The problem is that the new trusts are not any better in form or substance than the old REMIC trusts, from which most of the loans are coming. They violated property laws, tax laws and probably criminal laws and now they are being given the opportunity to cover it up so that the whole system doesn’t collapse. So the homeowner has been thrown under the bus to pay for the horrendous, negligent and mean spirited acts of Wall Street.
There are reports of giant pools of loans being sold for pennies on the dollar; this gives credence to the position taken by investors, insurers, government agencies, guarantors and others who paid money into the pit called Wall Street. They claimed the acts were fraud, pure and simple, and they claimed the money had been mismanaged. They got their settlements while the homeowners were hung out to dry. They had paid for losses that never happened to the insured bank — who had pirated the ownership of the bonds away from the pension funds and other investors buying “residential mortgage backed securities.” Yet the banks got to keep the money and were given even more money.
According to the 1998 laws passed by Republicans and Democrats these are not securities in the sense that they cannot be subject to SEC regulation.

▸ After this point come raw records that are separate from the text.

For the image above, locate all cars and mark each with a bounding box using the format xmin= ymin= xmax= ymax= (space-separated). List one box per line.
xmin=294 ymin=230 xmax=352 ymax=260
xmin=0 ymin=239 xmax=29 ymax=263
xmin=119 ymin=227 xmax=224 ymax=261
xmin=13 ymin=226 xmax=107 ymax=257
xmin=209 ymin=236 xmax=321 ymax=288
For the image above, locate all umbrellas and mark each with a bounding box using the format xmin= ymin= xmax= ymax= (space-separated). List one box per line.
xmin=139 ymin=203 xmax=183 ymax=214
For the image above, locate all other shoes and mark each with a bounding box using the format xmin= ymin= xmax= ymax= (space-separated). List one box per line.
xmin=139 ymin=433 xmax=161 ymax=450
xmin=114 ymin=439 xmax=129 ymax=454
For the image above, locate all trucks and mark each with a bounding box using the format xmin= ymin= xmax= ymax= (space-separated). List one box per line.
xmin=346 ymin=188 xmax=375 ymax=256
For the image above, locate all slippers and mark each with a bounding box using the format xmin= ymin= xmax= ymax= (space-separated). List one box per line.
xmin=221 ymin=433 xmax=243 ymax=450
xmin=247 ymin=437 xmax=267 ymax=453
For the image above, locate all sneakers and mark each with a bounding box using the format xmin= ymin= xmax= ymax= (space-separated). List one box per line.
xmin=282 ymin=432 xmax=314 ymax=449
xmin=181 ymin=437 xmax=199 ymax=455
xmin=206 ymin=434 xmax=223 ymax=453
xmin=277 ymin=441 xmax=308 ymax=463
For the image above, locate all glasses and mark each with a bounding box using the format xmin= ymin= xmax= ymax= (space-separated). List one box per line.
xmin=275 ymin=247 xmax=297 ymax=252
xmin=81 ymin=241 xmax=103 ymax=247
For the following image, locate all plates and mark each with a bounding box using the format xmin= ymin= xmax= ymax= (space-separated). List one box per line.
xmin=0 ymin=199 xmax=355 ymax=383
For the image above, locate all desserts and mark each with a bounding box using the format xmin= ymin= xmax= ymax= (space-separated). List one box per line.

So they are not securities. in fact not one letter of the acronym RMBS reflects the truth about the trusts or the loans.
Their connection to real estate is tenuous and mostly unfounded at best.
As to being mortgage backed, there doesn’t seem to be an enforceable mortgage in the pools that are being repackaged to create yet another layer that investors and homeowners must penetrate in order to show the loan balance is zero and the debt was never secured.
As for residential, the only thing true is that most are eventually destined for the dust heap, as the former residences of people who were fooled into signing papers that locked them into deals in which they were sure to lose or abandon their homestead.
As the outrage dims, Wall Street broker dealers are emboldened to cover up their lies with yet more lies, layers and “laddering.” So many loan pools have been terminated, according to reports I have received from Wall Street, that there are few left, if any. Between Federal Reserve purchases and the repackaging of the pools with or without the knowledge of investors, there is virtually nothing left of the “creditor” for whom foreclosure sales are allegedly being conducted.
And yet judges continue to assume that the borrower is the bad guy instead of realizing that the judiciary is being used as the final nail in the financial coffin of pensioners whose money was advanced for loans that were professionally managed but never given the documentary protection they were promised and who are now facing shortfalls in the near future when pensions become due and payable. Or maybe judges know the borrower is not the bad guy and simply feel that someone must pay for all this and it might just as well be the middle class.